◆ Written request:
Arrange the lines starting at the one that contains "Beginning with farthest" and ending at the last line as a Markdown table with the columns Row and Line. Leave out blank lines.

Items from a dataset:

******************************

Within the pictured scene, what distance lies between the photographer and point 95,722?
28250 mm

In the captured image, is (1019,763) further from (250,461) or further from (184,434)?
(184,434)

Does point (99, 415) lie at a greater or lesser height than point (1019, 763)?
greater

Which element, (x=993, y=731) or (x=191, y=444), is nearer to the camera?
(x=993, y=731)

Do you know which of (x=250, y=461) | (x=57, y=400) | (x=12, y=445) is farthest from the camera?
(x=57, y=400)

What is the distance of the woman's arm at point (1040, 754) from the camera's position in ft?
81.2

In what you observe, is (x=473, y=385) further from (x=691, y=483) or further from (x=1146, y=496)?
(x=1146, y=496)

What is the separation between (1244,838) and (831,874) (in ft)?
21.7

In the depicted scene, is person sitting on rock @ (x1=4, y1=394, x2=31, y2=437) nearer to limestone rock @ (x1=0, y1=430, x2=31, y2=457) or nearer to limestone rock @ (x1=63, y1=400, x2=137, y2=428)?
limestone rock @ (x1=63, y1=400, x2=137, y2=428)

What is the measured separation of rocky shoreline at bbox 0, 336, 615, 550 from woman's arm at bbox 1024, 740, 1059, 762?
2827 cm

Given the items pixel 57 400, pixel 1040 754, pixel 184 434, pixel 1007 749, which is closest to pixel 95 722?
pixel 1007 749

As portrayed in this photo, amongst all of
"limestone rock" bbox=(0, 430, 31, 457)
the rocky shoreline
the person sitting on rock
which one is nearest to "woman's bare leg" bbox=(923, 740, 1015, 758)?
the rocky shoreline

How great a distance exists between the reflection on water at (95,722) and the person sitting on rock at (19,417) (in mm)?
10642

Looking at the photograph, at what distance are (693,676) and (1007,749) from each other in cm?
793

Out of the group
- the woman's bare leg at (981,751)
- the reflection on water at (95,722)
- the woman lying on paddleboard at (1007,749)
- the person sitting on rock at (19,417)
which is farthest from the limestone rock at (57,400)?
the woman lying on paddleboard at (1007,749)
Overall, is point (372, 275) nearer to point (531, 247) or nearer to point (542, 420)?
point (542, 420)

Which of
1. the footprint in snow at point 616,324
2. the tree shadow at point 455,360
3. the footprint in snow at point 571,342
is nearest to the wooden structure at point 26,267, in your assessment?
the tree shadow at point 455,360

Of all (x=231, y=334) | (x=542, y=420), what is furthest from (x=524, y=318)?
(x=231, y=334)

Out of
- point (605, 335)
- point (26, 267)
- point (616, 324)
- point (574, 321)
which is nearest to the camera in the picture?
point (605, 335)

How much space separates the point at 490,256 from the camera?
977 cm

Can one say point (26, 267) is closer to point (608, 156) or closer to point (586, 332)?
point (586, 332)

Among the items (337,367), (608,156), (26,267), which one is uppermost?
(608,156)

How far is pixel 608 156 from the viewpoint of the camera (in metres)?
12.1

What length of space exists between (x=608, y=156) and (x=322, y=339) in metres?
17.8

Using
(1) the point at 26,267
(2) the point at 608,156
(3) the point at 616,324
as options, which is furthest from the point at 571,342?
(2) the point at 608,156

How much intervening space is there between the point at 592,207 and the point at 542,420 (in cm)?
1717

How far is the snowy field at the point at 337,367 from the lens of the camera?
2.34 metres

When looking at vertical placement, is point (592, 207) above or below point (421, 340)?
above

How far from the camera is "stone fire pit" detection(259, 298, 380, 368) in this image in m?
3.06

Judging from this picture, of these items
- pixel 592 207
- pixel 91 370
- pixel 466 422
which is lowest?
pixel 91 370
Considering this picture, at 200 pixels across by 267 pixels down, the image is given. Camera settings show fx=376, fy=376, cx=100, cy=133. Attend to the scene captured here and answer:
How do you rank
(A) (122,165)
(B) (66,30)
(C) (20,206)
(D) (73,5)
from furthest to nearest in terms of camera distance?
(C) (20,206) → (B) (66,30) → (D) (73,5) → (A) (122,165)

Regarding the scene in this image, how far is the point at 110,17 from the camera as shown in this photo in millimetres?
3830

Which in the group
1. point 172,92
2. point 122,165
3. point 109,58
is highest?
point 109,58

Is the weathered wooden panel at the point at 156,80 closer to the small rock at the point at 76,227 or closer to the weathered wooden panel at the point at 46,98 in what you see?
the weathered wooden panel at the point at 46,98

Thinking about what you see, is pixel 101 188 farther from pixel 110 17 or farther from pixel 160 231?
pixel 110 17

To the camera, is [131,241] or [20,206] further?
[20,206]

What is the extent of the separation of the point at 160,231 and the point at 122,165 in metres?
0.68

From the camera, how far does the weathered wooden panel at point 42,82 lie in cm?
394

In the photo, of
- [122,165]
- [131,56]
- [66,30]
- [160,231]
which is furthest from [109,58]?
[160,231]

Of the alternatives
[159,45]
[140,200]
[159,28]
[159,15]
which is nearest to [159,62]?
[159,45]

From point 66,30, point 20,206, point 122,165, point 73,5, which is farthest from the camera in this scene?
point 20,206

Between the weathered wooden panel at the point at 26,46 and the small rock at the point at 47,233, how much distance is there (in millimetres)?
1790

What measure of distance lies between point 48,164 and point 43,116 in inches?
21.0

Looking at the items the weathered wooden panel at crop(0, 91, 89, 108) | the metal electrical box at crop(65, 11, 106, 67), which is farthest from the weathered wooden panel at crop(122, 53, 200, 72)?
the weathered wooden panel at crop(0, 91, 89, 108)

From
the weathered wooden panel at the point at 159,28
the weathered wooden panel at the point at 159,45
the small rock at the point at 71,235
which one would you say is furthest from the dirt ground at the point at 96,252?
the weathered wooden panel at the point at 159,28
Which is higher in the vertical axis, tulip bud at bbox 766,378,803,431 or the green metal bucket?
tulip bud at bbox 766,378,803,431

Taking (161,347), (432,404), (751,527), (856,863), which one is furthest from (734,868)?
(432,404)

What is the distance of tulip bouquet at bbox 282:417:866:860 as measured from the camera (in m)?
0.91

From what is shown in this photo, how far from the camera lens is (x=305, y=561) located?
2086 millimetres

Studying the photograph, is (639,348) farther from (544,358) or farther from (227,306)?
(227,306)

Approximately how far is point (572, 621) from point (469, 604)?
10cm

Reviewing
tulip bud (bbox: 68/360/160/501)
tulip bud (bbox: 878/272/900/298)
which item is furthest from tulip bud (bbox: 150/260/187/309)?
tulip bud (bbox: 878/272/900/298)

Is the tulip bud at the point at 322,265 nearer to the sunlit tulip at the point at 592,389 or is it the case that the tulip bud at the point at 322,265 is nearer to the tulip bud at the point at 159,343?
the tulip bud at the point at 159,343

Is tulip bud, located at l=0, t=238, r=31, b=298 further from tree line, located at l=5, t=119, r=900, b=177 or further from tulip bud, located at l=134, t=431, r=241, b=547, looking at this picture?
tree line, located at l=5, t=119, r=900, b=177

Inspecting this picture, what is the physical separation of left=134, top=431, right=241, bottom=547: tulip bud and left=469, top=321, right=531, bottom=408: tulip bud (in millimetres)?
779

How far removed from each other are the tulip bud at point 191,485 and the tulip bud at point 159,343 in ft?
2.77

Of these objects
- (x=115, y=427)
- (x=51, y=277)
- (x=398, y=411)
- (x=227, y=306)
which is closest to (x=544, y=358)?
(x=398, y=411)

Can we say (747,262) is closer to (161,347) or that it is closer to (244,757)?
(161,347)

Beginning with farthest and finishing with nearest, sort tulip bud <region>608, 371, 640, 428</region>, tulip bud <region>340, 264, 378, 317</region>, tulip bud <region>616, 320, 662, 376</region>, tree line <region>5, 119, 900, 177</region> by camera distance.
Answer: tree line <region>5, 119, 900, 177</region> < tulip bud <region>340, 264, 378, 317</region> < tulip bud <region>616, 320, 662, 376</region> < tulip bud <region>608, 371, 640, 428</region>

******************************

◆ Task solution:
| Row | Line |
|---|---|
| 1 | Beginning with farthest and finishing with nearest, sort tulip bud <region>608, 371, 640, 428</region>, tulip bud <region>340, 264, 378, 317</region>, tulip bud <region>616, 320, 662, 376</region>, tree line <region>5, 119, 900, 177</region> by camera distance. |
| 2 | Answer: tree line <region>5, 119, 900, 177</region> < tulip bud <region>340, 264, 378, 317</region> < tulip bud <region>616, 320, 662, 376</region> < tulip bud <region>608, 371, 640, 428</region> |